15. The argument of the learned counsel for the Petitioners as to the burden of proof purportedly placed on wrong side, is also misplaced, in view of the settled proposition of law that when both disputants have led sufficient and relevant evidence, allocation of onus of proof has no relevance. In this regard, reliance can be placed on law laid down in the cases titled “Durga Prasad and another v. Ghanshiam Das and others” (PLD 1948 Privy Council 171), “Mst. Qaisa’r Khatoon and 12 others v. Maulvi Abdul Khaliq and another (both represented by heirs)” (PLD 1972 SC 334) and “Mst. Bakht Bano v. Mst. Zainab Khatoon” (1991 MLD 2389). It will be beneficial to reproduce the relevant part of Mst. Qaisa’r Khatoon case (supra) which is as under:

“In any event, [the question of onus of proof has lost its importance now after all the relevant evidence has been adduced and placed on the record (vide Manaka v. Madha Rao) (AIR 1950 PC 25). The question of the burden of proof becomes material only where the Court finds tile evidence so evenly balanced that it can come to no definite conclusion-(Vide PLD 1948 PC 171). In such an event the rule is that the party on whom the onus lay must fail. This, however, is not the case here, for, the evidence is, by no means, evenly balanced.”

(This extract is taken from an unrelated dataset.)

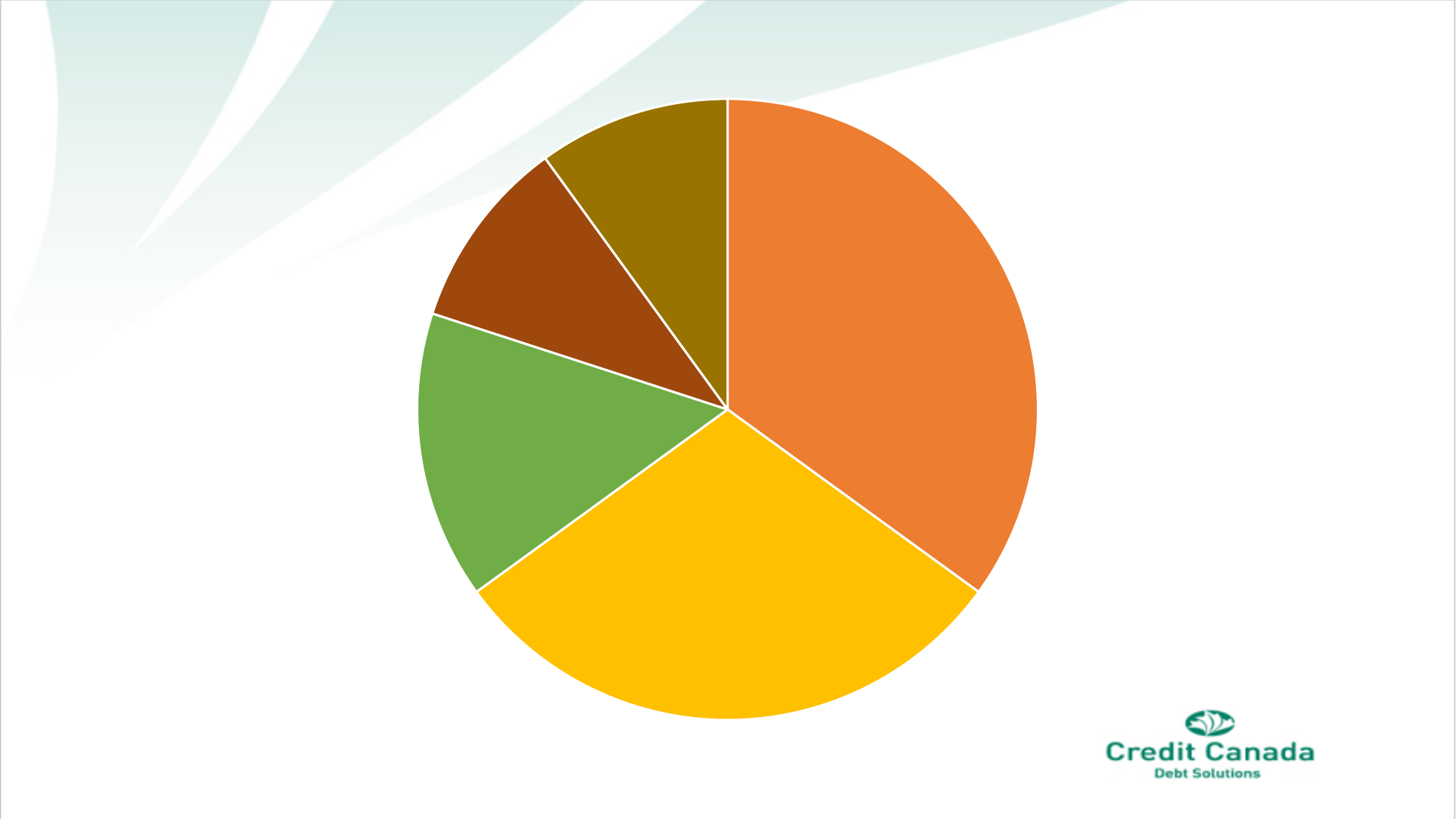
Does the pie chart show data labels on its slices? No How many slices does the pie chart have? 5 Does the pie chart display a legend? No Which slice of the pie chart is the largest? the orange slice Which is larger in the pie chart, the yellow slice or the green slice? the yellow slice Which is larger in the pie chart, the orange slice or the green slice? the orange slice Which is larger in the pie chart, the yellow slice or the dark brown slice? the yellow slice What kind of chart is shown on the slide? pie chart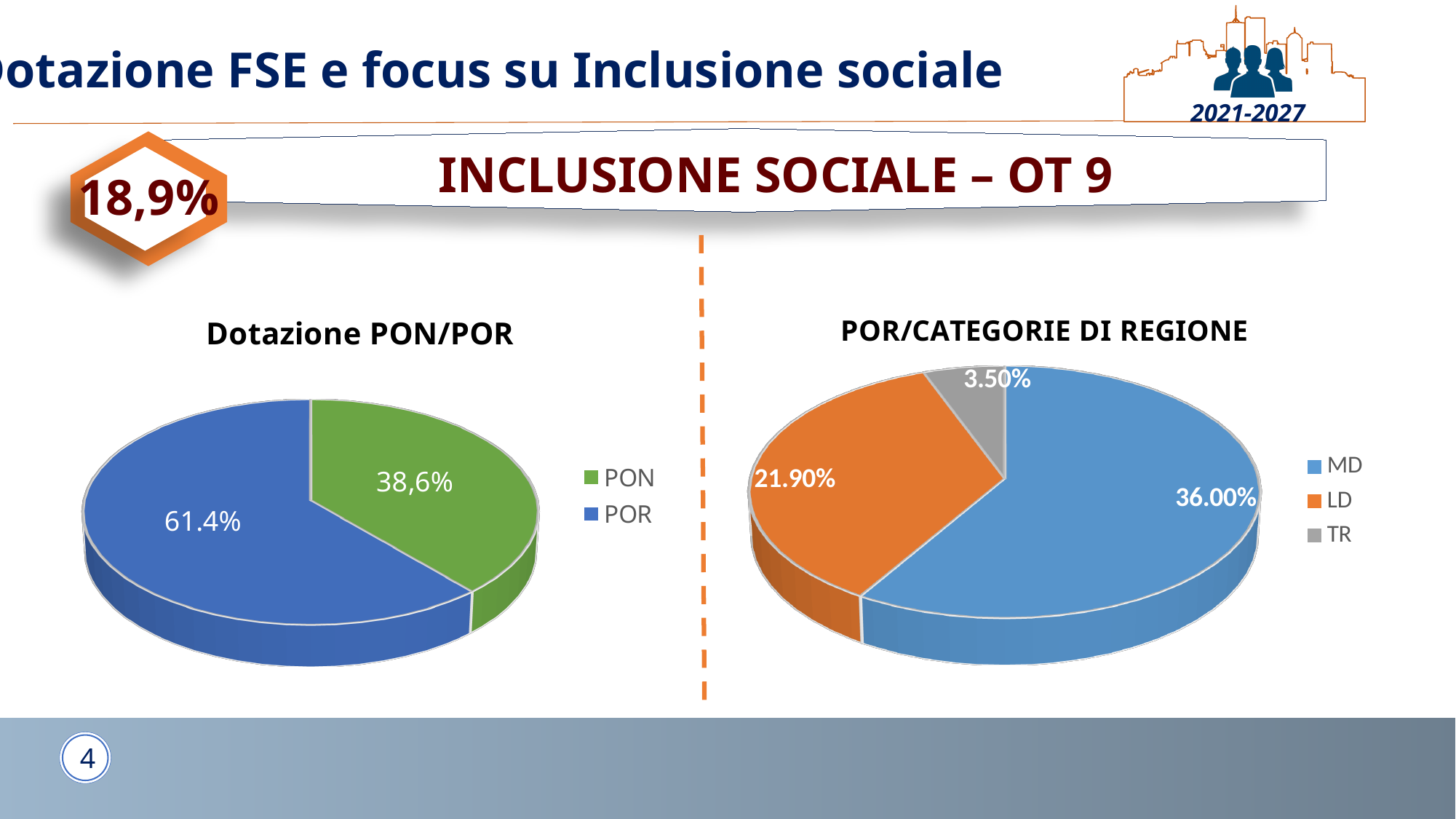
In the 'POR/CATEGORIE DI REGIONE' chart, which category has the smallest slice? TR In the 'POR/CATEGORIE DI REGIONE' chart, what is the value shown for LD? 21.90% In the 'POR/CATEGORIE DI REGIONE' chart, what is the value shown for TR? 3.50% How many entries does the legend of the 'Dotazione PON/POR' chart list? 2 What kind of chart is the 'Dotazione PON/POR' chart? pie chart In the 'Dotazione PON/POR' chart, which slice is larger, PON or POR? POR In the 'POR/CATEGORIE DI REGIONE' chart, which category has the largest slice? MD In the 'POR/CATEGORIE DI REGIONE' chart, what is the value shown for MD? 36.00% In the 'Dotazione PON/POR' chart, what is the value shown for POR? 61.4% In the 'Dotazione PON/POR' chart, what is the value shown for PON? 38,6% In the 'POR/CATEGORIE DI REGIONE' chart, what is the difference between the MD and LD values? 14.10% How many slices does the 'POR/CATEGORIE DI REGIONE' pie chart have? 3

16. The facts being established that Respondent No. 1 is widow of the Deceased and Respondents Nos. 2 and 3 are children from their lawful wedlock, it would superfluous to further rehearse the elaborate scrutiny to each and every incident in the case which has been subjected in the careful Judgments of the two learned Courts. No case of material irregularity, illegality or jurisdictional defect, requiring exercise of revisional jurisdiction, is made out.

17. This civil revision being devoid of merits is, accordingly dismissed, with no order as to costs.